Dissecting the transcriptional mechanisms controlling growth during normal development and cancer

This project analyzed molecular mechanisms of growth control and cancer through the combined use of high-throughput technologies and computational biology. We aimed to create a systems-level understanding of the cell cycle, and its regulation by physiological growth factors and oncogenes through the use high-throughput biology to identify all or the majority of genes that are essential for cell cycle progression, and by combining this dataset with computationally predicted and experimentally validated target genes of growth factors and oncogenic pathways.

Specific objectives:
1 To identify genome-wide the genes and mechanisms that control the metazoan cell cycle
2 To understand the molecular basis of organ specific growth control

The project first focused on automated analyses that were used to generate large amounts of data that is important in understanding of gene regulation and control of cell growth. After the data generation phase, the data was analyzed and validated experimentally.

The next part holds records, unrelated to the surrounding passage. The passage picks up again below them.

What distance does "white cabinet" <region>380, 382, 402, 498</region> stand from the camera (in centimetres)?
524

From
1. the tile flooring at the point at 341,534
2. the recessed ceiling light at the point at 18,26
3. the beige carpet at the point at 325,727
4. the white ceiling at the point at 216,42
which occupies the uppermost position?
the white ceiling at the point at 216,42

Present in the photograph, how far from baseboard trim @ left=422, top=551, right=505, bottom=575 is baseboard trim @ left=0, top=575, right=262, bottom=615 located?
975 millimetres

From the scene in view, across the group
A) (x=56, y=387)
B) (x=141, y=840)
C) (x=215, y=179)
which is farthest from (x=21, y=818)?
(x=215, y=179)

One of the main achievements of the project is the identification of binding specificities of transcription factors – the proteins that read the human genome. Determination of the sequence of the human genome, and knowledge of the genetic code through which mRNA is translated have allowed rapid progress in identification of mammalian proteins. However, less is known about the molecular mechanisms that control gene expression, and about the variations in gene expression that underlie many pathological states, including cancer. This has been caused in part by lack of information about the binding specificities of transcription factors. In this project, we have analyzed binding specificity of almost all human transcription factors, and have generated a large library of sequences that bind to transcription factors.

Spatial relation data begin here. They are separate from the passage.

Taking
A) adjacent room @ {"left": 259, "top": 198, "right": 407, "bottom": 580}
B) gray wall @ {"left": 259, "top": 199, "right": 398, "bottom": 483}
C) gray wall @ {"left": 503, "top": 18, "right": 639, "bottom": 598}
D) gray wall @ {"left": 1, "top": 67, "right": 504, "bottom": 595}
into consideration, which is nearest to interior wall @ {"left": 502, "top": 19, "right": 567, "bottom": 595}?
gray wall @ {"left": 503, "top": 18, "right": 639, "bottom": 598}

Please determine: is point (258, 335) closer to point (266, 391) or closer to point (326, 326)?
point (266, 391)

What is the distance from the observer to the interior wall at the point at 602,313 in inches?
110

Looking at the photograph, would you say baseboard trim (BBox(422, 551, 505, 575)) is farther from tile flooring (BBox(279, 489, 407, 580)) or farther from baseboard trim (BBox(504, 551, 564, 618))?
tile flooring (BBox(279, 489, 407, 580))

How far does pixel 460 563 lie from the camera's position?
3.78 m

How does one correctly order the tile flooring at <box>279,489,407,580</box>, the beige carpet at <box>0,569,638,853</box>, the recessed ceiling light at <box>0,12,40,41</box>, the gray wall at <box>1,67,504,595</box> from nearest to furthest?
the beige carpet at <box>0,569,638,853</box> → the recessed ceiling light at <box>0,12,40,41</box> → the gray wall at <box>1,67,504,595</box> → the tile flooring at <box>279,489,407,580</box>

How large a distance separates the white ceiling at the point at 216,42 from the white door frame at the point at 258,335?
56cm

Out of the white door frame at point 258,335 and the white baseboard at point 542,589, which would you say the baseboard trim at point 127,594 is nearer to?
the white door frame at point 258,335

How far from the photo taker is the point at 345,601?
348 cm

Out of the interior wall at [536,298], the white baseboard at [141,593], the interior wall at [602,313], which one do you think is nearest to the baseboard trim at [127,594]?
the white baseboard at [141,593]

We further applied the knowledge of transcription factor binding specificities together with experimentally identified cell cycle regulators to find central target genes that control cell growth under physiological conditions and in cancer. We found two key transcriptionally controlled mechanisms, MYC and Cdk4/6 system, and validated a regulatory element upstream of the MYC gene in a knockout mouse model. The mice lacking the element were viable and fertile, but were resistant to intestinal tumorigenesis. Our results revealed an unexpected difference between normal growth control mechanisms and pathological growth induced by cancer that can be exploited in development of future cancer therapies.